YOUR GOAL:
According to the Scottish AI Alliance programme text below, on what date was the membership of the Leadership Circle announced?

───── EXTRACT TO READ

PROGRAMME 4
Communications and Engagement
Image: Anton Grabolle / Better Images of AI
FIRST 100 DAYS
1.1 We will establish the Scottish AI Alliance including board members and start building an effective mechanism to ensure civil society’s full participation.
1.2 We will work with partners to ensure wider strategic alignment complementing the Digital Strategy and Scottish Technology Ecosystem Review (STER).
2.3 Work with partners to align the AI Strategy with other national technology initiatives and programmes.
1.3 In the first 365 days, we will confirm our priorities and establish Task Forces and Communities of Practice to lead our work in these areas.
1.6 Initiate a communications programme to promote the Alliance.
1.7 Establish a community engagement and participation strategy to encourage non-tech businesses and the people of Scotland to adopt and engage with AI.
1.8 Publish a State of AI report to review progress at the end of Year 1 (and in subsequent years).
2.6 Encourage the public to develop their understanding of AI using open online resources.
2.7 Determine the steps required to make sure everyone in Scotland benefits from AI and exercises their rights.
2.9 Develop a plan to influence global AI standards and regulations through international partnerships.
YEAR 1
1.9 The Alliance will evolve. We will review our performance regularly and adapt to create sustainable growth and continued innovation.
This programme of work has seen the most activity in Year 1 and will continue to be core activity going forward into Year 2.
The Scottish AI Alliance
Recruitment for the Scottish AI Alliance’s Leadership Circle was launched at the same time as the strategy on 22 March 2021. The membership of the Leadership Circle was announced on 7 June 2021 to coincide with the first meeting of the group. The group has agreed to meet quarterly.
The Support Circle of the Scottish AI Alliance provides the executive function and was established as a partnership between The Data Lab (Scotland’s Innovation Centre for Data and AI) and the AI policy team within the Scottish Government’s Digital Directorate. Recruitment for staffing resource in The Data Lab was launched in May 2021 with the new team starting in August 2021 including a Communications and Events Officer, Project Manager and Administrative Support Officer to support the Head of the Scottish AI Alliance Support Circle.

──────────
───── DATA EXCERPT

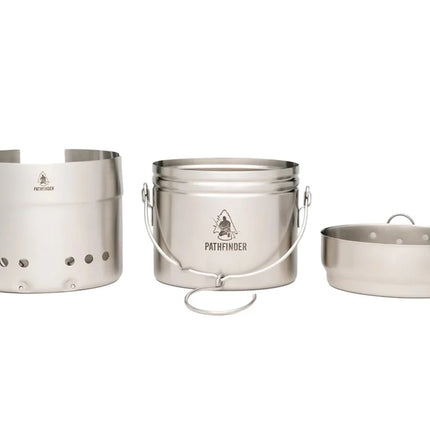 Stainless Steel Cook Set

──────────

SOLUTION TO THE EXERCISE:
7 June 2021